Bilgiler , aklında oturmuş bazı zıd bilgiler ile karşı karşıya gelince böyle olabilir, bundan uzak durmalıdır. Yeni bilgilere ise şayet: Aklındaki bilgi birikimi bunu yer edineyim mi edinmeyim mi diyedir. Yani iki zıt kutup gibi düşünmeli aslında biri iyi bilgiler diğeri iyi olmayan. Nefsin de etkisi vardır bunda işte o kötü bilgileri yer edinmek ister ruh ise iyi temiz bilgileri. İki zıt bilgi birbiriyle uyuşmaz çakışır.
Birde diğer türlüsü var
Şüpheler doğru mu değil mi bunu düşünmeli.
Şüphenin nedeni şudur
Senin yaptığın (gerek canlılara gerekse cansız görünenlere karşı olan) şeyler; karşı tarafta bir algı meydana getirir. İyi değilse yapılanlar karşı tarafın hakkında söylenenleri şeytanlar bilirler. İşte bundan dolayı sana ya vesvese yoluyla yanlış bilgilerle gelip aklına şüphe gelir. Acaba şunun için mi böyle bunun için mi şöyle diye. Ya karışık bilgiler gelir doğru ve yanlış bir arada yada tamamen saf bilgiler gelir bu da şüphe değil gerçektir.

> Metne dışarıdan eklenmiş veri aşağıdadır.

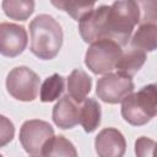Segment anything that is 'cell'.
<instances>
[{
  "label": "cell",
  "mask_w": 157,
  "mask_h": 157,
  "mask_svg": "<svg viewBox=\"0 0 157 157\" xmlns=\"http://www.w3.org/2000/svg\"><path fill=\"white\" fill-rule=\"evenodd\" d=\"M141 21L140 4L132 0L114 1L110 6L101 5L96 9V38L109 39L124 47L128 44L134 27Z\"/></svg>",
  "instance_id": "6da1fadb"
},
{
  "label": "cell",
  "mask_w": 157,
  "mask_h": 157,
  "mask_svg": "<svg viewBox=\"0 0 157 157\" xmlns=\"http://www.w3.org/2000/svg\"><path fill=\"white\" fill-rule=\"evenodd\" d=\"M31 52L42 60L54 59L63 45V29L50 15L40 13L29 23Z\"/></svg>",
  "instance_id": "7a4b0ae2"
},
{
  "label": "cell",
  "mask_w": 157,
  "mask_h": 157,
  "mask_svg": "<svg viewBox=\"0 0 157 157\" xmlns=\"http://www.w3.org/2000/svg\"><path fill=\"white\" fill-rule=\"evenodd\" d=\"M157 113L156 85L144 86L140 91L130 93L121 101V115L134 126L147 124Z\"/></svg>",
  "instance_id": "3957f363"
},
{
  "label": "cell",
  "mask_w": 157,
  "mask_h": 157,
  "mask_svg": "<svg viewBox=\"0 0 157 157\" xmlns=\"http://www.w3.org/2000/svg\"><path fill=\"white\" fill-rule=\"evenodd\" d=\"M121 53V47L115 42L109 39H98L88 47L85 55V64L93 74L105 75L115 69Z\"/></svg>",
  "instance_id": "277c9868"
},
{
  "label": "cell",
  "mask_w": 157,
  "mask_h": 157,
  "mask_svg": "<svg viewBox=\"0 0 157 157\" xmlns=\"http://www.w3.org/2000/svg\"><path fill=\"white\" fill-rule=\"evenodd\" d=\"M39 76L27 66L13 67L6 77L7 92L18 101H34L39 92Z\"/></svg>",
  "instance_id": "5b68a950"
},
{
  "label": "cell",
  "mask_w": 157,
  "mask_h": 157,
  "mask_svg": "<svg viewBox=\"0 0 157 157\" xmlns=\"http://www.w3.org/2000/svg\"><path fill=\"white\" fill-rule=\"evenodd\" d=\"M54 136V129L44 120H26L20 129V142L25 151L32 156L42 153L44 145Z\"/></svg>",
  "instance_id": "8992f818"
},
{
  "label": "cell",
  "mask_w": 157,
  "mask_h": 157,
  "mask_svg": "<svg viewBox=\"0 0 157 157\" xmlns=\"http://www.w3.org/2000/svg\"><path fill=\"white\" fill-rule=\"evenodd\" d=\"M134 82L131 77L120 74H105L97 81L96 94L98 98L109 104L120 103L126 96L132 93Z\"/></svg>",
  "instance_id": "52a82bcc"
},
{
  "label": "cell",
  "mask_w": 157,
  "mask_h": 157,
  "mask_svg": "<svg viewBox=\"0 0 157 157\" xmlns=\"http://www.w3.org/2000/svg\"><path fill=\"white\" fill-rule=\"evenodd\" d=\"M27 32L23 26L11 22L0 23V54L7 58L20 55L27 47Z\"/></svg>",
  "instance_id": "ba28073f"
},
{
  "label": "cell",
  "mask_w": 157,
  "mask_h": 157,
  "mask_svg": "<svg viewBox=\"0 0 157 157\" xmlns=\"http://www.w3.org/2000/svg\"><path fill=\"white\" fill-rule=\"evenodd\" d=\"M94 147L98 157H123L126 151V141L118 129L105 128L96 136Z\"/></svg>",
  "instance_id": "9c48e42d"
},
{
  "label": "cell",
  "mask_w": 157,
  "mask_h": 157,
  "mask_svg": "<svg viewBox=\"0 0 157 157\" xmlns=\"http://www.w3.org/2000/svg\"><path fill=\"white\" fill-rule=\"evenodd\" d=\"M78 112L80 107L70 97H61L53 108L52 118L56 126L60 129H72L78 124Z\"/></svg>",
  "instance_id": "30bf717a"
},
{
  "label": "cell",
  "mask_w": 157,
  "mask_h": 157,
  "mask_svg": "<svg viewBox=\"0 0 157 157\" xmlns=\"http://www.w3.org/2000/svg\"><path fill=\"white\" fill-rule=\"evenodd\" d=\"M92 88V78L81 69H75L67 77V92L76 103L83 102Z\"/></svg>",
  "instance_id": "8fae6325"
},
{
  "label": "cell",
  "mask_w": 157,
  "mask_h": 157,
  "mask_svg": "<svg viewBox=\"0 0 157 157\" xmlns=\"http://www.w3.org/2000/svg\"><path fill=\"white\" fill-rule=\"evenodd\" d=\"M157 40V26L156 22H142L135 34L132 36L130 44L131 48L141 52H153L156 49Z\"/></svg>",
  "instance_id": "7c38bea8"
},
{
  "label": "cell",
  "mask_w": 157,
  "mask_h": 157,
  "mask_svg": "<svg viewBox=\"0 0 157 157\" xmlns=\"http://www.w3.org/2000/svg\"><path fill=\"white\" fill-rule=\"evenodd\" d=\"M145 61H146V53L139 49L130 48L129 50L121 53V56L119 58L115 65L117 74H120L126 77H132L142 67Z\"/></svg>",
  "instance_id": "4fadbf2b"
},
{
  "label": "cell",
  "mask_w": 157,
  "mask_h": 157,
  "mask_svg": "<svg viewBox=\"0 0 157 157\" xmlns=\"http://www.w3.org/2000/svg\"><path fill=\"white\" fill-rule=\"evenodd\" d=\"M101 105L93 98H86L80 107L78 123L86 132H93L101 124Z\"/></svg>",
  "instance_id": "5bb4252c"
},
{
  "label": "cell",
  "mask_w": 157,
  "mask_h": 157,
  "mask_svg": "<svg viewBox=\"0 0 157 157\" xmlns=\"http://www.w3.org/2000/svg\"><path fill=\"white\" fill-rule=\"evenodd\" d=\"M40 155L43 157H77V151L70 140L59 135L53 136L44 145Z\"/></svg>",
  "instance_id": "9a60e30c"
},
{
  "label": "cell",
  "mask_w": 157,
  "mask_h": 157,
  "mask_svg": "<svg viewBox=\"0 0 157 157\" xmlns=\"http://www.w3.org/2000/svg\"><path fill=\"white\" fill-rule=\"evenodd\" d=\"M1 5L5 15L16 21H26L34 11L32 0H4Z\"/></svg>",
  "instance_id": "2e32d148"
},
{
  "label": "cell",
  "mask_w": 157,
  "mask_h": 157,
  "mask_svg": "<svg viewBox=\"0 0 157 157\" xmlns=\"http://www.w3.org/2000/svg\"><path fill=\"white\" fill-rule=\"evenodd\" d=\"M64 77L59 74H53L52 76L47 77L42 86L39 92V98L42 102H53L56 101L64 92Z\"/></svg>",
  "instance_id": "e0dca14e"
},
{
  "label": "cell",
  "mask_w": 157,
  "mask_h": 157,
  "mask_svg": "<svg viewBox=\"0 0 157 157\" xmlns=\"http://www.w3.org/2000/svg\"><path fill=\"white\" fill-rule=\"evenodd\" d=\"M52 4L67 12L76 21H80L85 15H87L94 7L93 2L88 4V2H71V1H52Z\"/></svg>",
  "instance_id": "ac0fdd59"
},
{
  "label": "cell",
  "mask_w": 157,
  "mask_h": 157,
  "mask_svg": "<svg viewBox=\"0 0 157 157\" xmlns=\"http://www.w3.org/2000/svg\"><path fill=\"white\" fill-rule=\"evenodd\" d=\"M155 148H156V141L141 136L135 141V153L136 157H155Z\"/></svg>",
  "instance_id": "d6986e66"
},
{
  "label": "cell",
  "mask_w": 157,
  "mask_h": 157,
  "mask_svg": "<svg viewBox=\"0 0 157 157\" xmlns=\"http://www.w3.org/2000/svg\"><path fill=\"white\" fill-rule=\"evenodd\" d=\"M15 135V126L12 121L5 115L0 114V147L10 144Z\"/></svg>",
  "instance_id": "ffe728a7"
},
{
  "label": "cell",
  "mask_w": 157,
  "mask_h": 157,
  "mask_svg": "<svg viewBox=\"0 0 157 157\" xmlns=\"http://www.w3.org/2000/svg\"><path fill=\"white\" fill-rule=\"evenodd\" d=\"M32 157H38V156H32Z\"/></svg>",
  "instance_id": "44dd1931"
},
{
  "label": "cell",
  "mask_w": 157,
  "mask_h": 157,
  "mask_svg": "<svg viewBox=\"0 0 157 157\" xmlns=\"http://www.w3.org/2000/svg\"><path fill=\"white\" fill-rule=\"evenodd\" d=\"M0 157H4V156H2V155H0Z\"/></svg>",
  "instance_id": "7402d4cb"
}]
</instances>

Bu şüpheler gerçek mi değil mi kişinin kendisi ayırd etmeli, başkasının konuşması boştur çünkü kişiyi kendinden başkasının tanıması enderdir istisnalar dışında.
Şüphe telaşdan dolayıdır. Yani telaş edecek şeyleri yapmaktan kaçınmak lazım gerek canlıya gerek cansız görünenlere. Bunu yapabilirse insan, şüphe diye bir şey kalmaz.
Zaten Efendimiz s.a.v. şüpheli şeyleri bırak şüphe etmediğin şeylere bak
diye bize telkinde bulunur.
Tümünün belki de ilk ana nedeni ise helal lokma iledir. Bununla ilgili bir çok hadis var. Ayet de var.
Mevlana'nın bir uzun sözünde insanın ruhunu emziren iki ana vardır diye bir sözü var melek ve şeytan diye devam eder.